Yes. So they I well, I'm going to talk about the Blockbuster one, because we're going to go that way. So they are big structural failures, because there's a big swing that brought something down. Rather than they do incorporate, like I said, they're all interconnected. That's why there's so many taxonomies of failure. It's impossible to put them all cleanly in one bucket. But taking that big swing, they didn't comprehend that where the pieces were. Their new tenure into on demand was that brittle piece, right? And that brought down the company. Had their move been part of the company, you know, like a metaverse, like we're taking a big swing, but we're not putting all our eggs in one basket, people would lose their jobs and it would not be a good thing, but it wouldn't bring down the system. And so I put that kind of in a structural.

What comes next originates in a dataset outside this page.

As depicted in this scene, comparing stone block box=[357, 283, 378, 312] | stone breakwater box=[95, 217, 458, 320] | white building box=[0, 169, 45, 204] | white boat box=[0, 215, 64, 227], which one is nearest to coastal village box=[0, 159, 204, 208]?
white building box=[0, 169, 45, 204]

What is the biggest failure you've seen related to LLMs so far, if you have seen any? Well, the first one that comes to mind is the what's the word, sycophancy, the chat GPT people using it as a therapist, and then we're just going to say to stay positive, bad results. And so there was, you know, an unintended consequence there of that people used things in a way that were never really predicted, and it ended up particularly horrible. And that's the biggest one I can kind of identify right now. And then there's all the data leakages that we're all prone to that horrify me and apparently lots of others. Right. Thank you so much.